▶ **Exercise**:
The copy has to match the records word for word and include no pictures.

[Stored items]
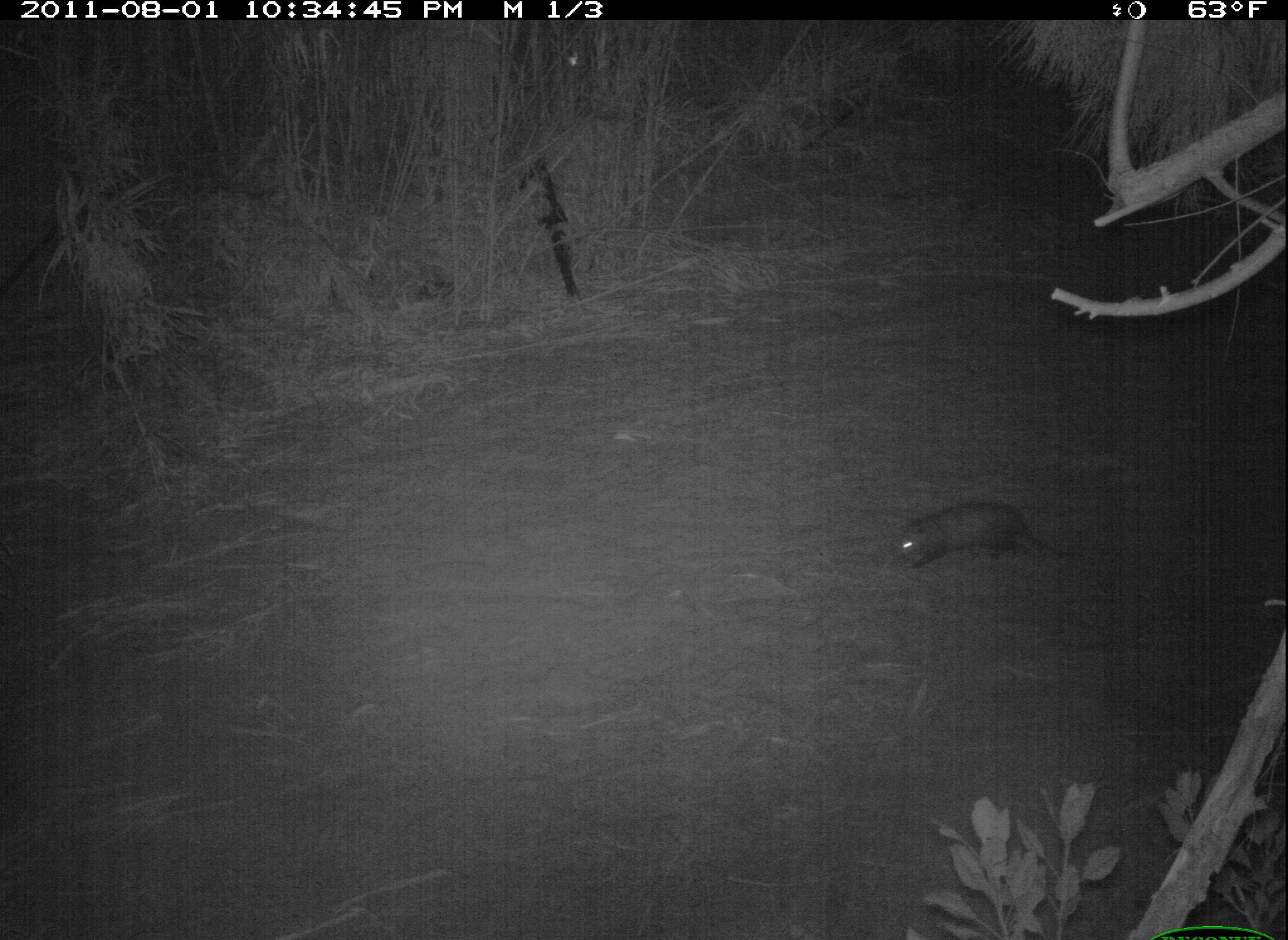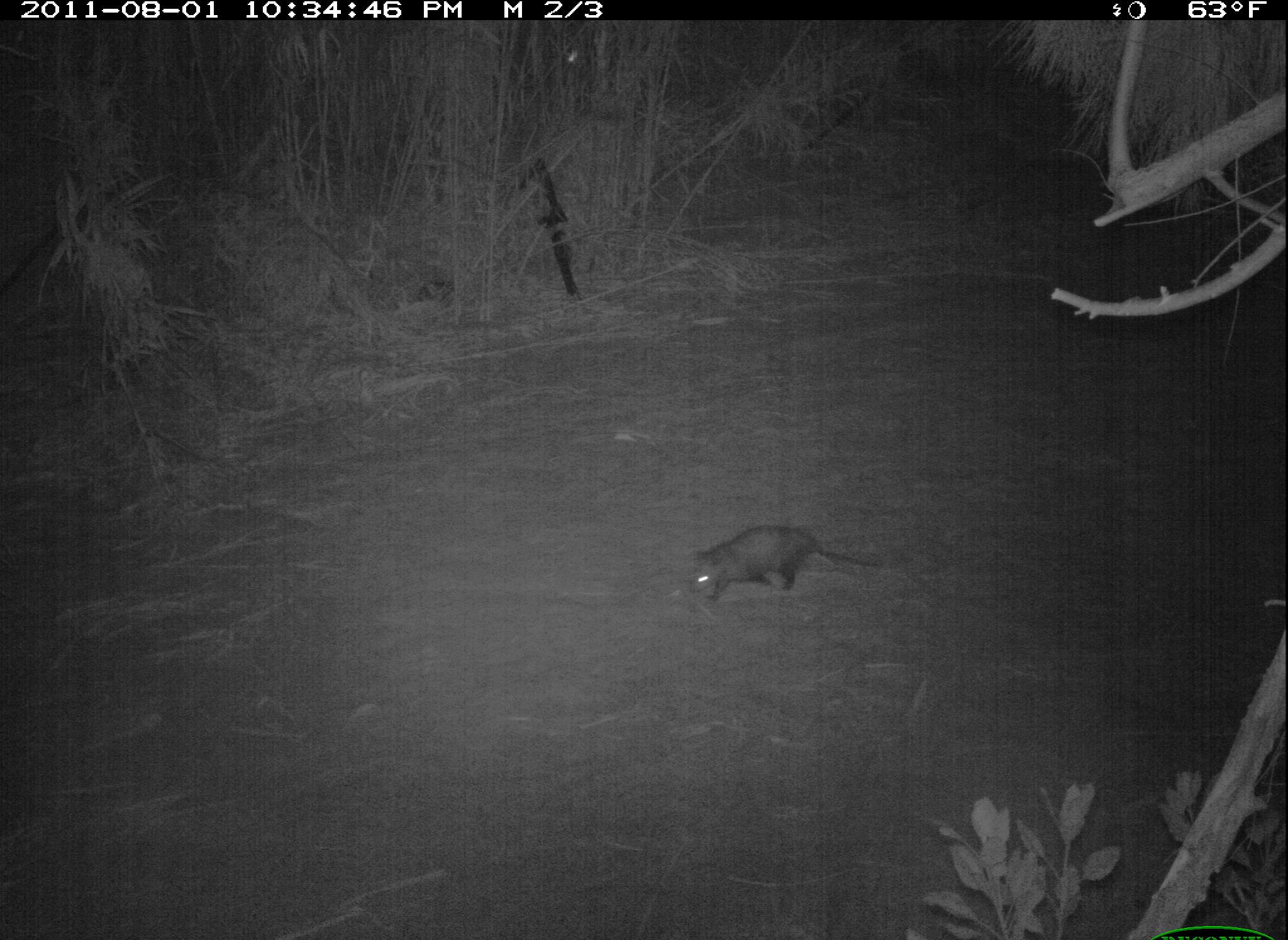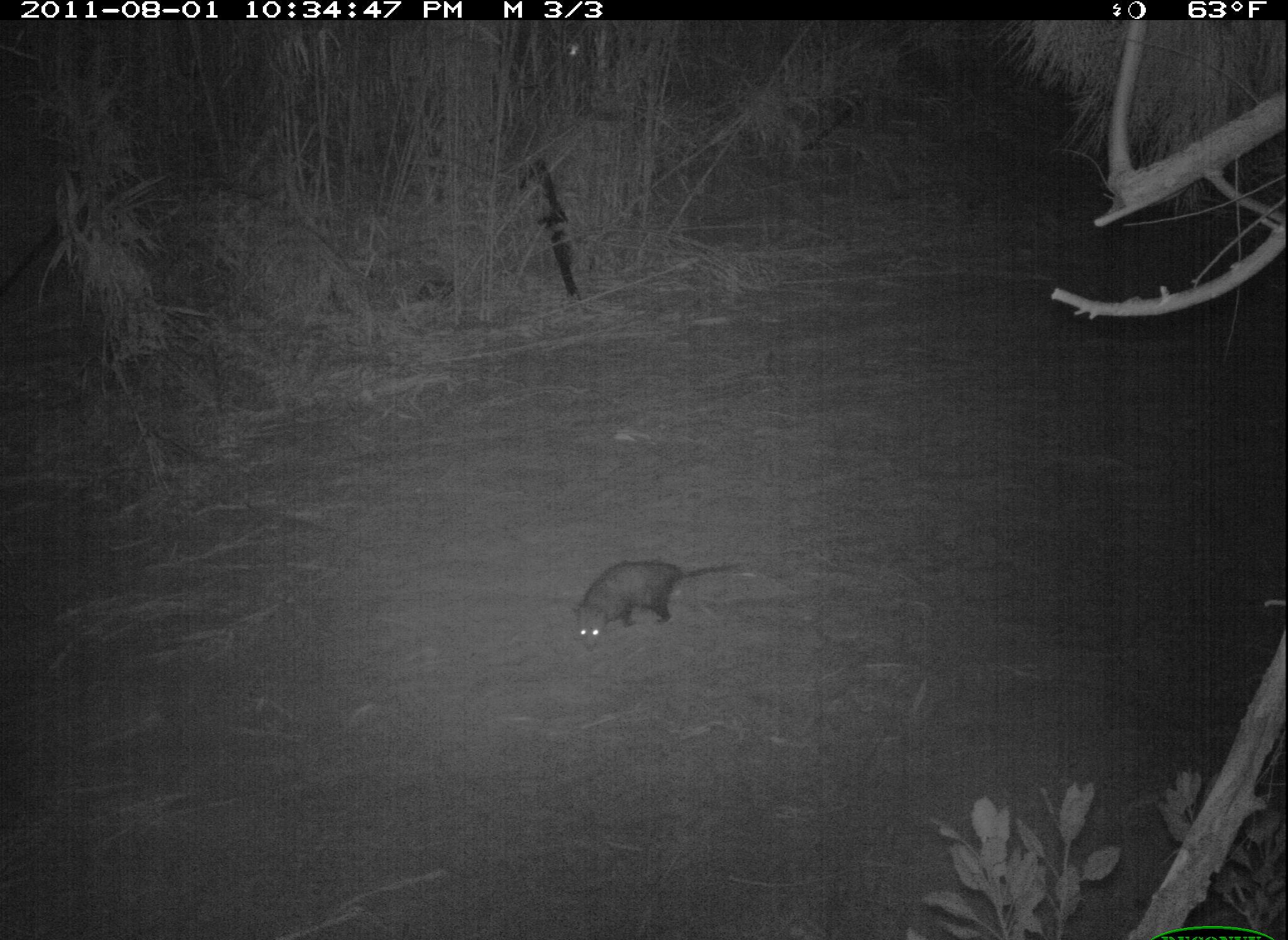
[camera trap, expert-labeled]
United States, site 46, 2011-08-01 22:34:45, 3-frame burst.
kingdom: Animalia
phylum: Chordata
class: Mammalia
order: Didelphimorphia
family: Didelphidae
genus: Didelphis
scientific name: Didelphis virginiana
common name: virginia opossum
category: opossum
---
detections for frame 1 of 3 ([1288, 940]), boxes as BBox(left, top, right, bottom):
opossum: BBox(893, 499, 1083, 568)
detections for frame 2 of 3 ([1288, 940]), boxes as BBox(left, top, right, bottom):
opossum: BBox(667, 499, 882, 625)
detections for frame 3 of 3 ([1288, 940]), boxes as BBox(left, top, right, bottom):
opossum: BBox(560, 535, 752, 657)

▶ **Reply to the task**:
[camera trap, expert-labeled]
United States, site 46, 2011-08-01 22:34:45, 3-frame burst.
kingdom: Animalia
phylum: Chordata
class: Mammalia
order: Didelphimorphia
family: Didelphidae
genus: Didelphis
scientific name: Didelphis virginiana
common name: virginia opossum
category: opossum
---
detections for frame 1 of 3 ([1288, 940]), boxes as BBox(left, top, right, bottom):
opossum: BBox(893, 499, 1083, 568)
detections for frame 2 of 3 ([1288, 940]), boxes as BBox(left, top, right, bottom):
opossum: BBox(667, 499, 882, 625)
detections for frame 3 of 3 ([1288, 940]), boxes as BBox(left, top, right, bottom):
opossum: BBox(560, 535, 752, 657)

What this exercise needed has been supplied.